Eugenia sat motionless, her thoughts vaguely circling about the still figure before her. It was not her father—this she felt profoundly—it was some strange shape that had taken his place, or she was held by some farcical nightmare from which she should awake presently with a start. The half-used glasses on the little table beside her; the candle burned down in the socket, and overlooked; the tightly corked phials of useless drugs; the strong odour of mustard from the saucer in which a plaster had been mixed—these things struck upon her faltering consciousness with a shock of horrible reality. The odour of the mustard was more real than the breathing of the body on the bed.
As she sat there, she thought of her mother—the pale, still woman who had lain beautiful and dead where her father was dying now. She came to her as from a faded miniature, wistful, holy, at rest—blessed and above reproach. Her heart went out to her as to one standing near, hidden by the long white curtains—nearer than Aunt Chris asleep upstairs, nearer than Bernard, who was coming to her, nearer than the great form on the bed. Closer than all other things was that spiritual presence. Then she thought of her old negro mammy, who had died when she was but a baby—her mother’s nurse and hers. She recalled the beloved black face beneath the snowy handkerchief, the restful bosom in blue homespun, the tireless arms that had rocked her into slumber. Then of Jim, the dog, true friend and faithful playmate. All the lives that she had loved and had been bereft of gathered closer, closer in the gray shadows.

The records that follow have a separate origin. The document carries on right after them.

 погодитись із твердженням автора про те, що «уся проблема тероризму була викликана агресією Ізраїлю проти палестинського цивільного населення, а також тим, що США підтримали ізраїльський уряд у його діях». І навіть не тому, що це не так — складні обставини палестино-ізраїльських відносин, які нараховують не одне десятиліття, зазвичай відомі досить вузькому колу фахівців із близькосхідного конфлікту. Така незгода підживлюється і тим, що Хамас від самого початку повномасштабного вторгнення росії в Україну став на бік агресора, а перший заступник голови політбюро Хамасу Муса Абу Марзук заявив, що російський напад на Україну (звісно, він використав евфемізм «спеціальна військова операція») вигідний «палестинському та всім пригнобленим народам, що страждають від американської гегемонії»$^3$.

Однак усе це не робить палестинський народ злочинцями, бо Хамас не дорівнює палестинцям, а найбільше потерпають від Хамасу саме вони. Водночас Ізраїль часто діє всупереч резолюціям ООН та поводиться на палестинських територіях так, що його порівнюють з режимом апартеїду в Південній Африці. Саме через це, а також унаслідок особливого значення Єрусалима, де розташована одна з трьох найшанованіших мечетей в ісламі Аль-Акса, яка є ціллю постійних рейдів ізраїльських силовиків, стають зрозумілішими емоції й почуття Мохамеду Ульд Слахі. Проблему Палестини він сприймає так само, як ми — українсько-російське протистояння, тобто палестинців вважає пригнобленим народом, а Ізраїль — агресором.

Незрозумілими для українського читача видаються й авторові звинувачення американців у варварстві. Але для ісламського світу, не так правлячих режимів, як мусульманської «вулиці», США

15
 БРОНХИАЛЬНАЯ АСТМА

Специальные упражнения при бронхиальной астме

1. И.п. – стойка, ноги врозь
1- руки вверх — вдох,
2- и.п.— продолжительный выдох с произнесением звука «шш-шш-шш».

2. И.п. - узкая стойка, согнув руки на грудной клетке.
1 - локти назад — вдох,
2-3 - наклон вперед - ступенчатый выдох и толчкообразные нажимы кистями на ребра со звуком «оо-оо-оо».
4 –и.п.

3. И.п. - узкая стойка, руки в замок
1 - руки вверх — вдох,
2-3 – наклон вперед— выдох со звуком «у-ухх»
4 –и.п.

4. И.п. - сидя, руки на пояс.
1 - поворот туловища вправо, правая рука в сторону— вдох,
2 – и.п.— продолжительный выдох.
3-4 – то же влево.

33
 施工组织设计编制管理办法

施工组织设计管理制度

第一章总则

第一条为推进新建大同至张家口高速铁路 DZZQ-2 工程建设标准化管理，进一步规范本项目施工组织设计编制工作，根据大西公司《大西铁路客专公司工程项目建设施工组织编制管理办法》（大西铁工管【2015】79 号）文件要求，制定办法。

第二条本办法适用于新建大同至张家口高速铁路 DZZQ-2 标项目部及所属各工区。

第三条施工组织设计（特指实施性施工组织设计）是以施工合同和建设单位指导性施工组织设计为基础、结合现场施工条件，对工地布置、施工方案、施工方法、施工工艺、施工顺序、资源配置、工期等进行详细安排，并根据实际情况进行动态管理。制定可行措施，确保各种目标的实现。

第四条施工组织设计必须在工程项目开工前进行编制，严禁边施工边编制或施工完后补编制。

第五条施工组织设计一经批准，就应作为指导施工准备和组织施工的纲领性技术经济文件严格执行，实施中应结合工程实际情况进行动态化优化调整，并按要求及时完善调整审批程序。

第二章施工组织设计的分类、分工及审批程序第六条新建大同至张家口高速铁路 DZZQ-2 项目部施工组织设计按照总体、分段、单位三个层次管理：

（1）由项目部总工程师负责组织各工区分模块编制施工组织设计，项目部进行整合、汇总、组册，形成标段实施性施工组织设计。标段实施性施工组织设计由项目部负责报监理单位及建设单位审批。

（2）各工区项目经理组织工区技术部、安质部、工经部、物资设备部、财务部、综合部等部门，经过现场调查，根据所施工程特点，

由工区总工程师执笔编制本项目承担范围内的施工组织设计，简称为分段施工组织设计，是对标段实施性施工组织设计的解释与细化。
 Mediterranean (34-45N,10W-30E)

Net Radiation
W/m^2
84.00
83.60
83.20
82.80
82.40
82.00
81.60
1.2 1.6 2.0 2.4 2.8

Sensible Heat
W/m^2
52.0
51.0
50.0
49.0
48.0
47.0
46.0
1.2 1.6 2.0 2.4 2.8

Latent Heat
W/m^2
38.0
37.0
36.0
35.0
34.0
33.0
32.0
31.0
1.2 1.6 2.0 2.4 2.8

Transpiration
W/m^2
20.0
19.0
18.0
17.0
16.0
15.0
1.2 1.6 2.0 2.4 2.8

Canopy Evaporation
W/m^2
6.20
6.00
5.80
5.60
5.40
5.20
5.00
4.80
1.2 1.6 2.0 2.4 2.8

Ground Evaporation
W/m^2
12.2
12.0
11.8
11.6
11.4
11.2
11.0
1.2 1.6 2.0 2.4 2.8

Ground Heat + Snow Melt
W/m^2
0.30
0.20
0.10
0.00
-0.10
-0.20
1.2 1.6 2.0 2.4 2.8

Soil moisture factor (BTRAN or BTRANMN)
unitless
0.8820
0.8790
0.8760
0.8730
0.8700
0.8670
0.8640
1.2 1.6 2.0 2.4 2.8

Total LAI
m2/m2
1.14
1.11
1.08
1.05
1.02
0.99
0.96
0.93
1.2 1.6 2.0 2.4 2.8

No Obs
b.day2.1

Her gaze passed to the window, seeking in the sad landscape the little graveyard where they were lying. The rain came between her and the clouded hill—descending softly and insistently between her eyes and the end of her search. Against the panes the dripping branches of the shivering mimosa tree beat themselves and moaned. A chill seized her and, rising, she went to the hearth, noiselessly piling wood upon the charred and waning logs, which crumbled and sent up a thin flame. She hurried to the bed and sat down again, her eyes on the blanket that rose and fell with the difficult breath. As she looked at the large, familiar face, tracing its puffed outline and gross colouring, it resolved itself into her earliest remembrance—throughout her childhood he had been her slave and she his tyrant. What wish of hers had he ever ignored? With what demand had he ever failed to comply? At the end of the long life what had remained to him except herself—the single compensation—the one reward? The pity of it smote her as with a lash. He had lived with such fine bravery, and he had had so little—so little, and yet more than myriads of the men that live and die. That live and die! About her and beyond her she seemed to hear the rushing of great multitudes—the passing of the countless souls through the gates of death.